Exclude any images and output the remaining records exactly.
=-=-=-=-=
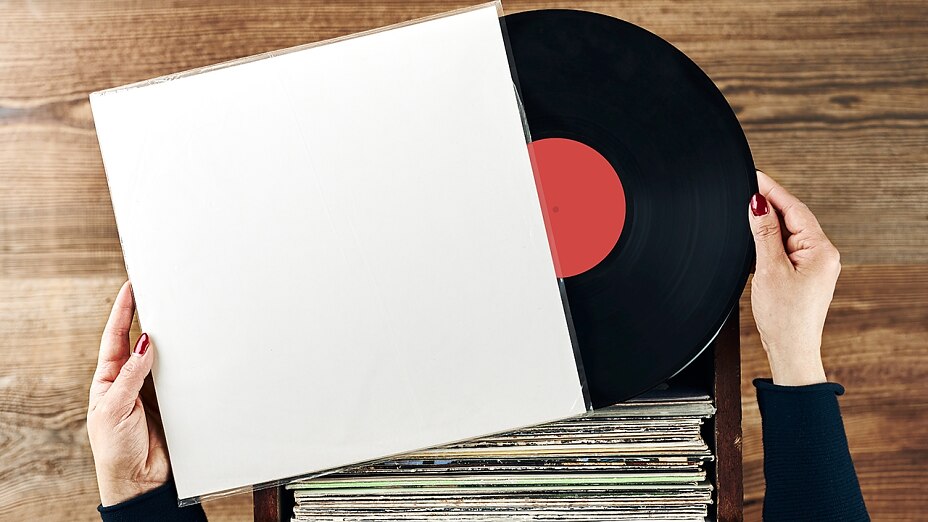 Ein Jahresrückblick, der klingt: Mit Spotify Wrapped erleben Nutzer ihre persönlichen Musik-Highlights des Jahres.
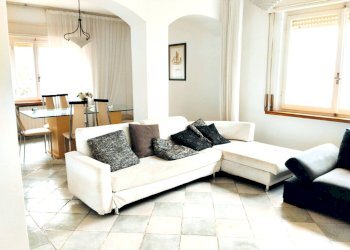 Foto 24 - Quadrilocale via guelfo civinini, Monte Argentario - foto 24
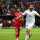 Diego Costa scores again as Spain sneak past spirited Iran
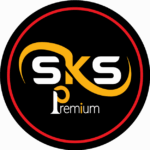 SKS Premium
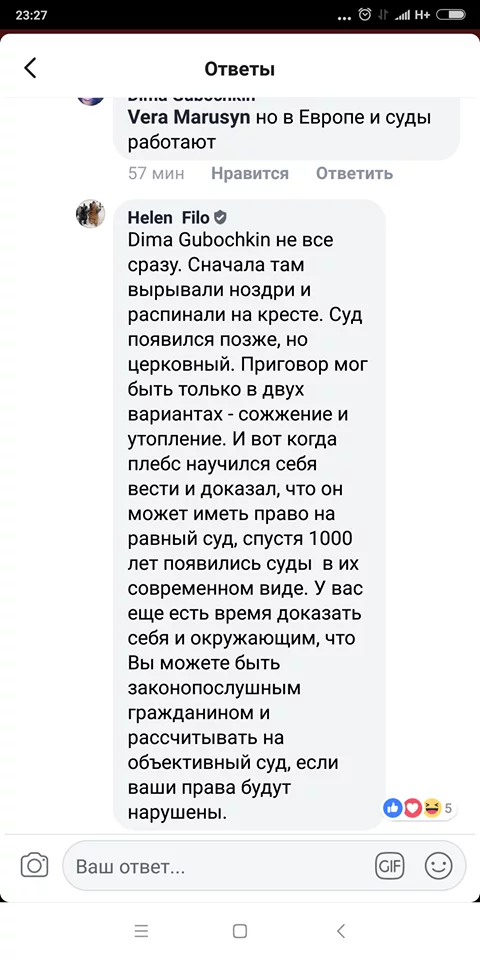 fhd5ah.webp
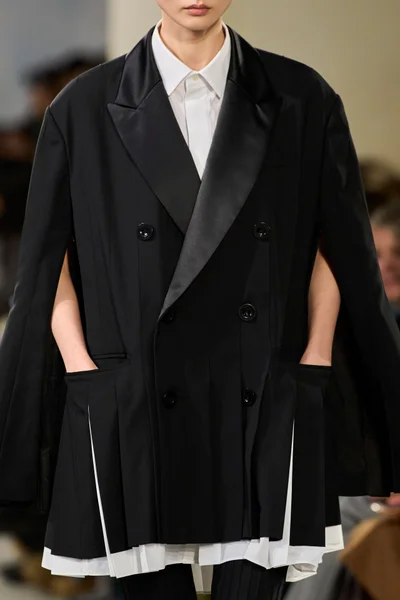 Look 2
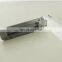 BIOBASE Handheld UV Lamp BK-UVC-01A UV Lamp sterilization equipments for lab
=-=-=-=-=
## [Exercise solution]
 Ein Jahresrückblick, der klingt: Mit Spotify Wrapped erleben Nutzer ihre persönlichen Musik-Highlights des Jahres.
 Foto 24 - Quadrilocale via guelfo civinini, Monte Argentario - foto 24
 Diego Costa scores again as Spain sneak past spirited Iran
 SKS Premium
 fhd5ah.webp
 Look 2
 BIOBASE Handheld UV Lamp BK-UVC-01A UV Lamp sterilization equipments for lab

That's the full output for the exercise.